DUI enforcement in Tennessee is a complex matter. No one wants to share the road with intoxicated drivers, but developing an effective method of policing the issue is complex and expensive.
A recent case involving a tragic crash in Mississippi has led legislators in Tennessee to consider changes to the state’s DUI law. The driver in that case was involved in a fatal crash at a time when he was already facing pending DUI charges.
Tennessee recently increased the penalties for aggravated vehicular homicide and now requires those charged with certain DUI-related offenses, who had a prior alcohol-related conviction, to wear a monitoring device in order to receive bail.

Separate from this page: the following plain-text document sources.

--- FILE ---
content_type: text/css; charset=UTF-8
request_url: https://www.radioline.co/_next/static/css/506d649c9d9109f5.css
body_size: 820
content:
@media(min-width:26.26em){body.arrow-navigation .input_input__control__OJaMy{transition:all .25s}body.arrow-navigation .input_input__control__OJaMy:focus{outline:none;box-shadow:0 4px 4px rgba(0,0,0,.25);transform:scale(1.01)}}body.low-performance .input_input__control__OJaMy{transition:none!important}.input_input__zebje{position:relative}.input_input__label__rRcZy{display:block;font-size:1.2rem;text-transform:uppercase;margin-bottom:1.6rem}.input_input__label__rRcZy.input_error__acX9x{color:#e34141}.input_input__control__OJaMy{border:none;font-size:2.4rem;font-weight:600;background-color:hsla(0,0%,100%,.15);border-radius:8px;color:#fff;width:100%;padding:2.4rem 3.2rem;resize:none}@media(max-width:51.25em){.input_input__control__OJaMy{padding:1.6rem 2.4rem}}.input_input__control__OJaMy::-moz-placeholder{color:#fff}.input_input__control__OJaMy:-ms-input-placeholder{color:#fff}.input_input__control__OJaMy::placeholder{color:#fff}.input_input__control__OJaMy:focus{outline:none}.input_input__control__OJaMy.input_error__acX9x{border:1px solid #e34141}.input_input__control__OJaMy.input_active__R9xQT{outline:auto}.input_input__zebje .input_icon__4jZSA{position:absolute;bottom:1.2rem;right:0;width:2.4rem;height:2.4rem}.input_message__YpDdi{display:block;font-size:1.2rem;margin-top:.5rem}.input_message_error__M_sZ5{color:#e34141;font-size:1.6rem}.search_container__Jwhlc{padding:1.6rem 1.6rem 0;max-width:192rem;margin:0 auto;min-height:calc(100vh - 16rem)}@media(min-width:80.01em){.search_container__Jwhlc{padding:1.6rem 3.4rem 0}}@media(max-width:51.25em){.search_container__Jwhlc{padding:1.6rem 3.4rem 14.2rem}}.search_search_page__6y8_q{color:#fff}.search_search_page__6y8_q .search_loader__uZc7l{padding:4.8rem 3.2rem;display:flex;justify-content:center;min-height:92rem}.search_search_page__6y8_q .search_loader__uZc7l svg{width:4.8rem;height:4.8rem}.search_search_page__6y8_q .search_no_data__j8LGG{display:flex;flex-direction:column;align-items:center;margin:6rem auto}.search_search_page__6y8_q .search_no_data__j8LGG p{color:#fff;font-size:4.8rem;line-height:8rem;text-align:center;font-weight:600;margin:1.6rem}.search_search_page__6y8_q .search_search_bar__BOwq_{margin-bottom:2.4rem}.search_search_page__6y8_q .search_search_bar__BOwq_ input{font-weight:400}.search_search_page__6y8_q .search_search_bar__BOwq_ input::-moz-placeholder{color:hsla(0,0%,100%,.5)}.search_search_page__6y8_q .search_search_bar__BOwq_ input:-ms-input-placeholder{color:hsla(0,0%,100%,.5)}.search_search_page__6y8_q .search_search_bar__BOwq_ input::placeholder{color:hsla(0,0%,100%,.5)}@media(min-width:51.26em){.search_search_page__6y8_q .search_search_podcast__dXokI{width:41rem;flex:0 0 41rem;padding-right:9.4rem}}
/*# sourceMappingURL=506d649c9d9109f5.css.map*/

One legislator wants to ensure that law enforcement is able to see if a driver they have pulled over has any pending DUI charges in addition to convictions for alcohol-related charges on their record.
Seems like a simple matter, until you consider that there are hundreds of law enforcement agencies in the state, including the Tennessee State Highway Patrol, 96 county Sheriff’s departments, city police departments, like Chattanooga, Nashville and Memphis and down to small towns with only a handful of officers.
But for such a system to work, they all have to work together, and it has to be accurate and up-to-date in real time for it to be effective. This would mean the legislature would have to fund the hardware/software necessary to make it work and maintain it in perpetuity.
As for enhancing penalties, it has been shown with the “war on drugs,” that simply increasing penalties without taking into account the effect convictions and longer sentences will have on all elements of the issue is a recipe for an expensive and ineffective “solution.”